Sudan is rich in natural resources such as oil and natural gas, but the country’s business is poorly developed. About 80 percent of the country’s labor force is employed in agriculture, of which the majority are in self-sustaining cultivation, while the industry is undeveloped. The main causes of the country’s development problems have been the struggles in the southern parts (now South Sudan), the vulnerability to price fluctuations in the world market and an undeveloped infrastructure as well as drought, floods and insect infestations. Furthermore, several major development projects have been suspended as a result of civil war, corruption and bureaucratic inefficiency.
In 1999, oil started to be extracted in Sudan. The oil has attracted foreign investors to the country and also contributed to large export revenues. However, a large part of this revenue has been spent on military costs. When South Sudan became independent, Sudan got rid of 3/4 of its known oil resources.
- According to AllCityPopulation, the capital city of Sudan is Khartoum with a population of 5,830,000 (including suburbs, UN estimate 2020). Other major cities include Nyala with a population of 922,500, Port Sudan with a population of 483,500, El-Obeid with a population of 481,350, Kassala with a population of 364,000 (UN estimate 2020).
Agriculture is the country’s most important industry and accounts for 40 percent of GDP and 80 percent of employment. About 1/3 of the country’s total area is considered suitable for agriculture, but the area cultivated varies depending on fluctuating rainfall. Only the Nile’s beaches are cultivable in northern Sudan’s desert areas. The majority of the agricultural industry is engaged in self-sustaining agriculture.
Durra, which is grown mainly in the south, is the most important staple food and cotton, together with sesame seeds, is the most important export crop. Other important crops are millet, sugar cane, legumes and peanuts. The Gezira project, located between the White Nile and the Blue Nile south of Khartoum, is one of the world’s largest irrigation projects. It covers the country’s commercially most important agricultural area, of which a large proportion is leased out to foreign companies.
Livestock breeding (camels, sheep, cattle and goats) is a significant food and live animal and meat exported to the Arab countries.

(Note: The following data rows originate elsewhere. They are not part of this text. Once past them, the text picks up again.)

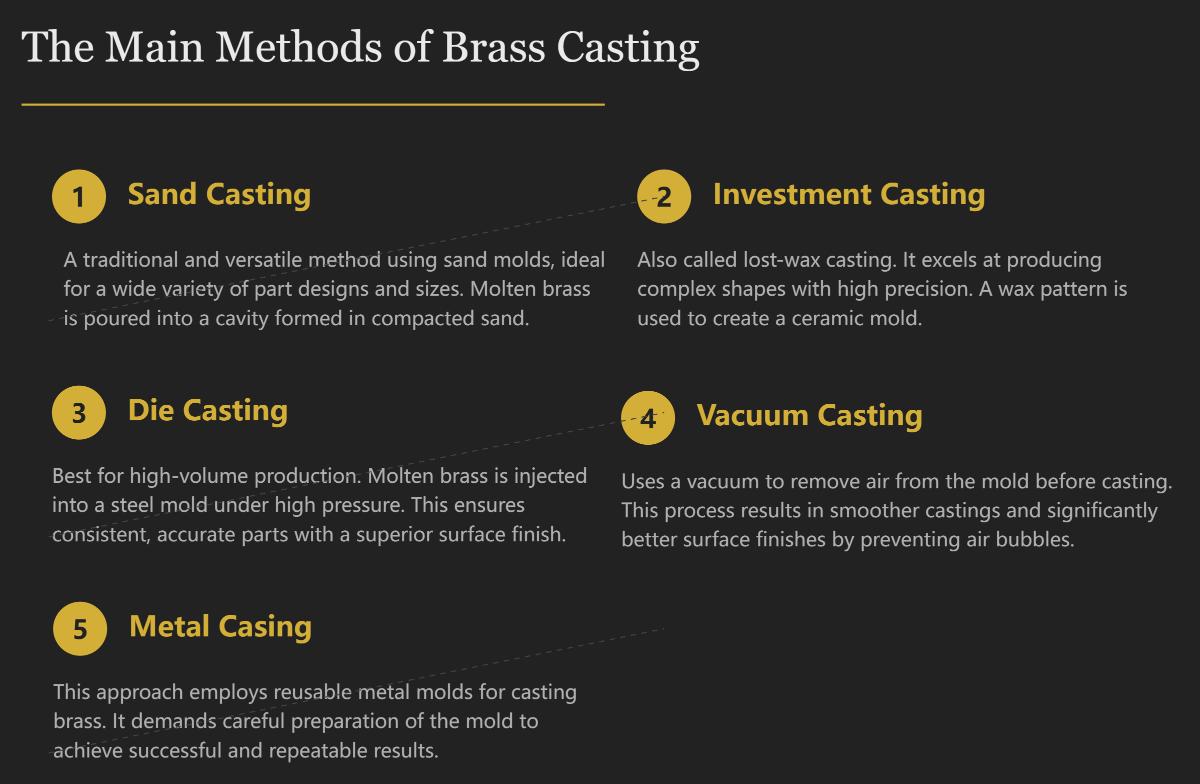 The Main Methods of Brass Casting

1 Sand Casting

A traditional and versatile method using sand molds, ideal for a wide variety of part designs and sizes. Molten brass is poured into a cavity formed in compacted sand.

2 Investment Casting

Also called lost-wax casting. It excels at producing complex shapes with high precision. A wax pattern is used to create a ceramic mold.

3 Die Casting

Best for high-volume production. Molten brass is injected into a steel mold under high pressure. This ensures consistent, accurate parts with a superior surface finish.

4 Vacuum Casting

Uses a vacuum to remove air from the mold before casting. This process results in smoother castings and significantly better surface finishes by preventing air bubbles.

5 Metal Casing

This approach employs reusable metal molds for casting brass. It demands careful preparation of the mold to achieve successful and repeatable results.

The mining industry is poorly developed, but deposits have been made from oil in southwestern and central Sudan and from natural gas by the Red Sea. Gold is mined in the northeast by the Red Sea and chrome in the Ingessana Mountains at the border with Ethiopia. Furthermore, uranium deposits have been made in the west at the border with Chad and the Central African Republic. The country also has assets of plaster, iron, mica, marble and salt. Sudan began extracting oil in 1999, but it was only after the civil war in southern Sudan ended in 2005 that oil production seriously expanded. The years before the country was divided, Sudan was Africa’s sixth largest oil producer. Several foreign companies are involved in the mapping and exploitation of Sudanese oil, including China’s major interests in the oil industry. Port Sudan has been developed into the country’s oil refining center and the city is connected to the oil fields via a pipeline. How the revenue from oil extracted in South Sudan, but exported through Sudan, should be distributed is still a matter of dispute between the countries.
The commercial utilization of the existing forest is limited. Primarily, the forest is used as fuel and for the collection of rubber arabic, an important export commodity. A large part of the electricity generation comes from hydropower, the rest from thermal power plants.

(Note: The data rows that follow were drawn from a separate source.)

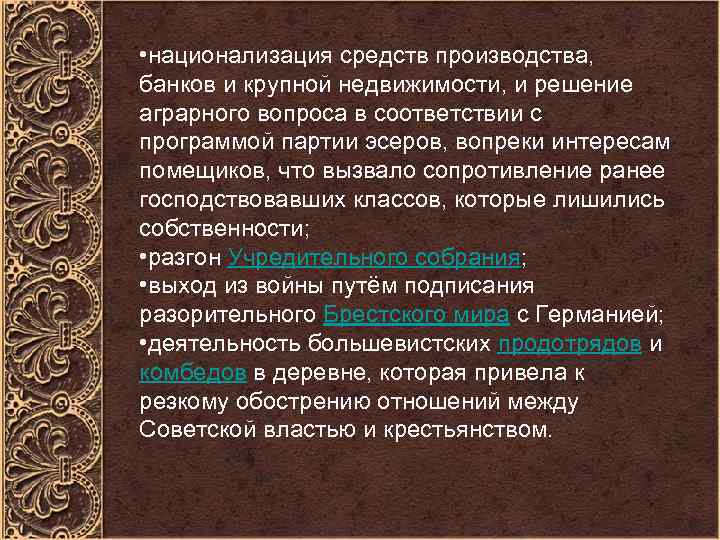 •национализация средств производства, банков и крупной недвижимости, и решение аграрного вопроса в соответствии с программой партии эсеров, вопреки интересам помещиков, что вызвало сопротивление ранее господствовавших классов, которые лишились собственности;
•разгон Учредительного собрания;
•выход из войны путём подписания разорительного Брестского мира с Германией;
•деятельность большевистских продотрядов и комбедов в деревне, которая привела к резкому обострению отношений между Советской властью и крестьянством.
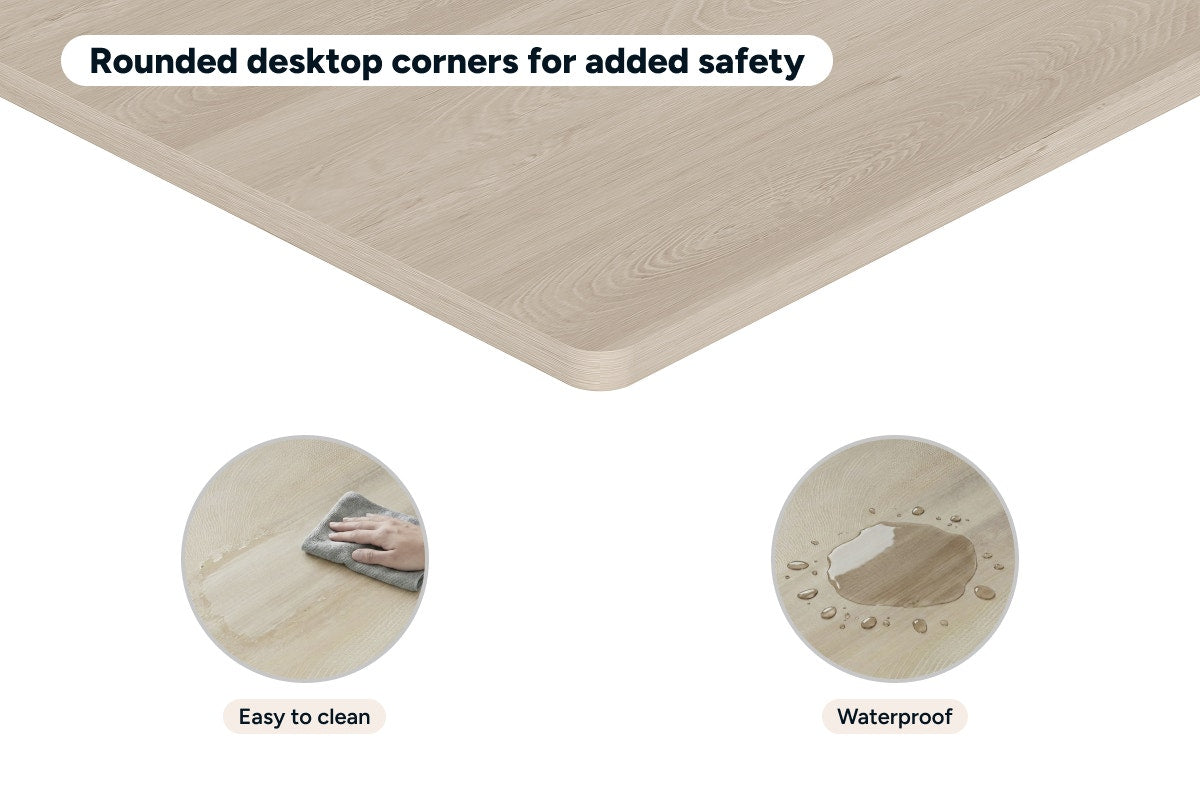 Rounded desktop corners for added safety

Easy to clean

Waterproof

The industry, which was nationalized in 1971, has suffered from inefficiencies and low capacity utilization. The manufacturing industry is concentrated in the Khartoum area, while the oil industry is mainly located in Port Sudan. The most important industries are oil-related industries and food and textile production. Private investment has been encouraged partly through the sale of state-owned enterprises and partly through the establishment of free-trade zones.
- COUNTRYAAH: Find major trading partners of Sudan, including major exports and major imports with latest trade value and market share as well as growth rate.
Sudan has for a long time had a negative trade balance. During the 1980s, the export value was just under half the import value. But thanks to oil exports, the country had surpluses in the trade balance during the 1990s. After the division in South Sudan and Sudan, the country has lost large parts of its oil exports and now gold is the most important export commodity. Similarly, the trade surplus has turned into a deficit. The United Arab Emirates and Egypt are the most important export markets. Imports mainly comprise food, industrial goods and machinery. The most important trading partners are the United Arab Emirates, Egypt and India.